The greatest glory of Autun Cathedral, is its magnificent two-storied, barrel vaulted, open porch with aisled bays, forming the western entrance. In the tympanum of the door is the famous sculpture by Geraldus, respresenting the Last Judgment. Standing at the foot of the noble flight of steps leading up to the stately hall, where of old the lepers, and the horde of unclean, torn between the love of life and its miseries, must have trembled and hoped before that awful vision of judgment, we first realised that here is one of the most majestic and impressive ante-chambers that Burgundy, or France, ever built at the gates of her houses of God.
This porch owes its existence indirectly to Clunisian influence, and directly to the cult of Saint Lazarus. Among the thousands of pilgrims drawn every year, for solace or for healing, to the sacred tomb, were many ladres, or lepers, whose admission to the interior of the church would have been a menace to the public health. Under these circumstances, the Chapter obtained from Hugues III., Duke of Burgundy, in 1178, permission to construct a porch, on the condition that it should not be of a military character.[55] This work was duly carried out; but it must not be supposed that the original was as we see it now. The first porch did not extend as far as the two side doors, but comprised a vault supported on two walls, whose position is now represented by two pairs of columns. The ground adjoining was levelled up to the porch, and the entrance was through an arch pierced in the eastern wall.[56] Some years later, as the cult of St. Lazarus increased, the porch was modified to its present design. The magnificent flight of steps, built in the 18th century, was the only improvement that the colossal foolishness of the revolutionary iconoclasts succeeded in effecting in the cathedral.
The upper storey of the porch, and the niche in the facade above it, is also interesting, as being entirely characteristic of the architecture of this part of France, though limited to a very short period, from about 1130 to 1200.[57] In the 13th century, with the advent of developed Gothic, these appendages disappear.
The magnificent central doorway, taken as a whole, is the best example of its kind, both as regards design and sculpture, to be seen in Burgundy, with the exception of Vézelay, which, politically, belongs rather to the Nivernais than to the land of the Dukes.
ST. LAZARE
The God in Judgment of the tympanum, one of the most ancient and complete of the many examples of the subject to be seen in France, is striking, terrifying almost, in vigour, in that dramatic power which, even so early, was one of the marked characteristics of Burgundian sculpture. With hands outstretched He sits between the elect and the damned. On His left, in the place of torment, the sinners, weighed in the angel balance, and found wanting, are handed over, for torment, to the powers of darkness, whose bony claws, reaching down, fasten upon more victims from a sinful world. The hideous malignity upon the faces of these tormentors, the twisted, tortured postures of the despairing victims, all heighten the effect, and contrast strongly with the still somewhat rigid, though easier, lines of the other picture, where mighty angels are lifting into a heavenly mansion the spirits of the redeemed.

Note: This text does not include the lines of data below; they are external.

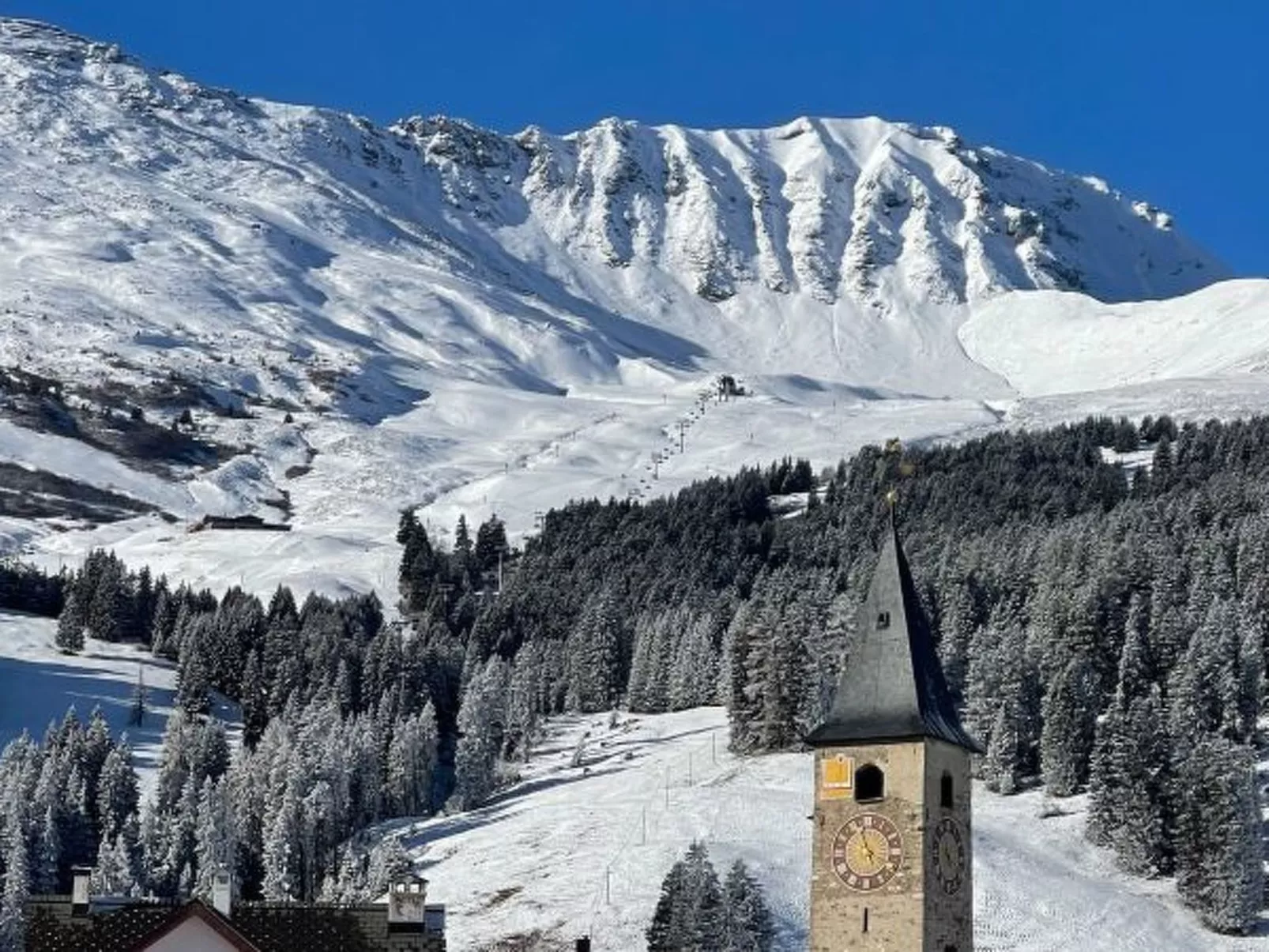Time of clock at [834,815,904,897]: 4:57
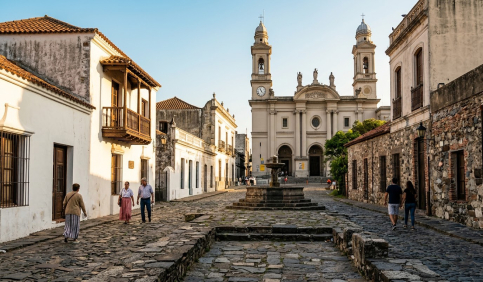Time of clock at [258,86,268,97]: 11:22
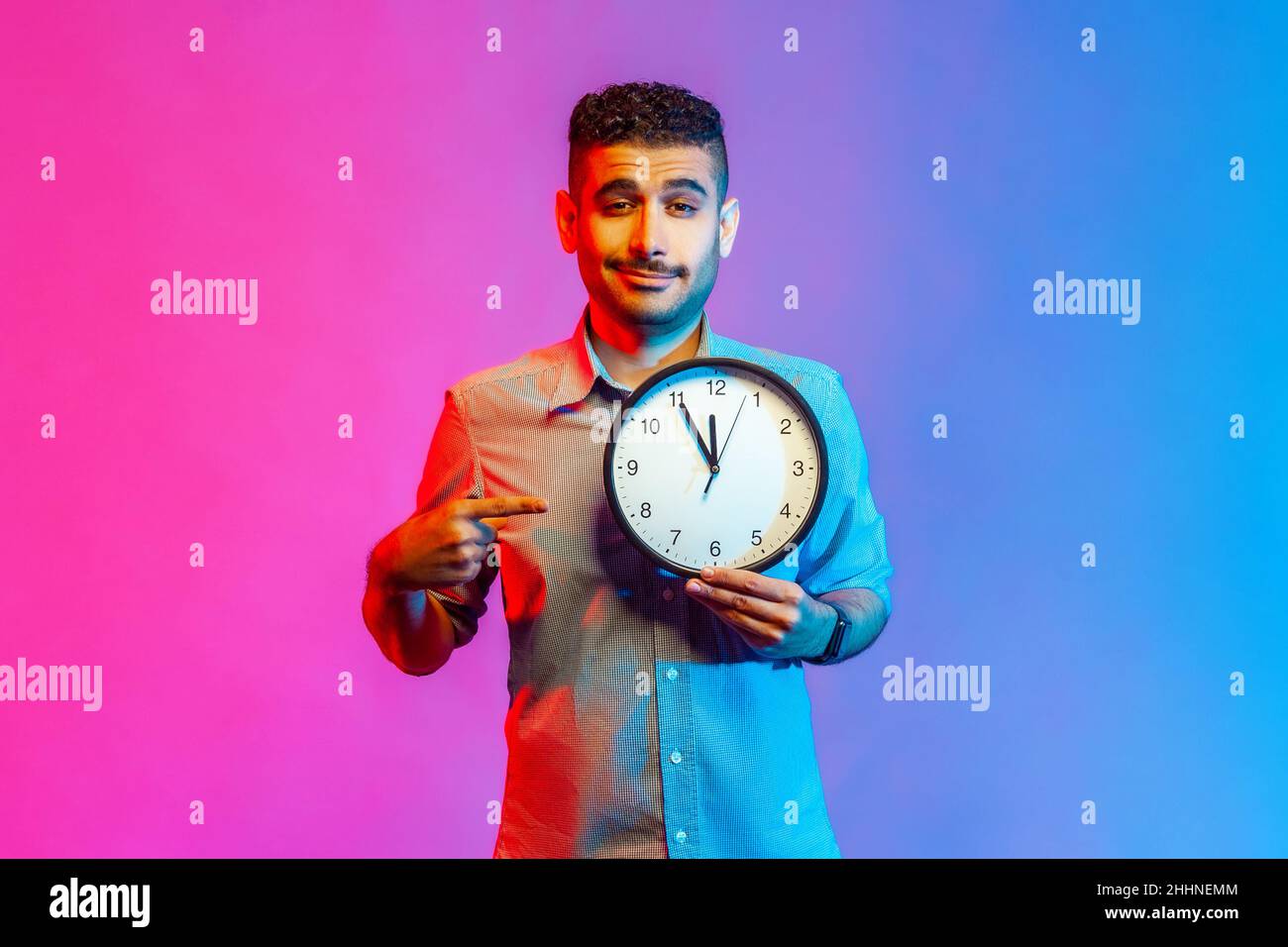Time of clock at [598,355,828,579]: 11:54
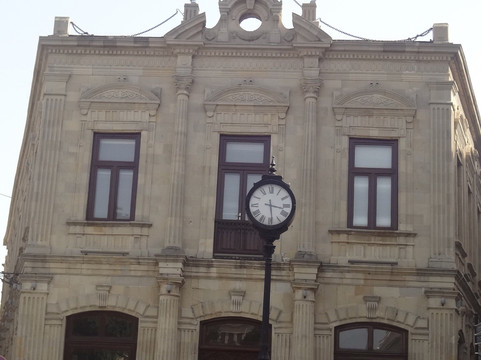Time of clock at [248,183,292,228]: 3:28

Not less effective, probably, in execution and symbolism, was the figure of the door-post upon which rests this early conception of the world's destiny. Here was Lazarus, who triumphed over death, and beside him, his sisters, Martha and Mary, symbols of two aspects of personal service. The original statues were destroyed at the Revolution, but the lines of their substitutes, among the most successful modern imitations that I know, have still, in form and drapery, something of Hellenic delicacy, suggesting that the original sculptor's eye was lit by the dying radiance of Grecian art, or by the herald beams of an earlier, unremembered Renaissance. The author of this ancient sculpture is known. He has written his name above the lintel: "Gisilbertus hoc fecit."